Wanamaker building placed in receivership with $112M debt as lenders seek foreclosure and sale

The Wanamaker Building is located at 1300 Market St. across from City Hall.

By Paul Schwedelson

The historic Wanamaker Building has been placed in receivership as one of Center City’s most recognizable office properties struggles to retain tenants and debtholders pursue foreclosure to satisfy a $112 million unpaid mortgage balance.

An emergency petition filed by Wilmington Trust N.A. for the appointment of a receiver was granted Sept. 6, according to filings with the Court of Common Pleas in Philadelphia.

Wilmington Trust represents investors in the commercial mortgage-backed securities (CMBS) that comprise the debt backed by the property.

The appointed receiver, distressed asset and property management firm Trigild IVL LLC, has taken control of the office and garage portions of the 1.4 million-square-foot Wanamaker and will manage its business operations and finances, including collecting rent and overseeing maintenance. Trigild does not have the authority to sell the building but is “authorized and permitted to contact any party or parties who may have interest in purchasing all or any part of the property,” according to the court filing.

The court’s approval of a receiver comes with Wilmington Trust seeking foreclosure on behalf of CMBS investors in Natixis Commercial Mortgage Securities Trust 2018-FL1, which owns the loan secured by the Wanamaker. Natixis Real Estate Capital originated the $124 million loan in May 2018 before it was broken into four separate notes and securitized.

Wilmington Trust filed a complaint in the Court of Common Pleas on Aug. 15 asking for an order foreclosing the mortgage and directing the sale of the Wanamaker building to pay a judgment of $111.9 million plus interest and fees. After it received an extension on Thursday, Wanamaker owner Rubenstein Partners now has until Oct. 24 to respond to the complaint for foreclosure, court filings show.

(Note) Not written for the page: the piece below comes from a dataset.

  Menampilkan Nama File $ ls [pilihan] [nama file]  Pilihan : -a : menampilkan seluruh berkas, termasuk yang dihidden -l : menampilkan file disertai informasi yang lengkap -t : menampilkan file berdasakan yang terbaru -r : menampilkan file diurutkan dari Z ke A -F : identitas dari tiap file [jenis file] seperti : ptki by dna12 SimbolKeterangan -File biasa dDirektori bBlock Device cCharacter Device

Philadelphia-based Rubenstein bought a majority stake in the Wanamaker, located at 1300 Market St. across from City Hall, for about $200 million in 2017. Rubenstein serves as the building’s capital partner and Amerimar Enterprises as operating partner.

The 112-year-old building is the second largest office building in Philadelphia’s central business district, according to CoStar. The building includes an underground 660-space parking garage and a Macy’s department store on the first three floors. Rubenstein sold the 435,000-square-foot Macy’s section of the building to TF Cornerstone Inc. for $40 million in 2019.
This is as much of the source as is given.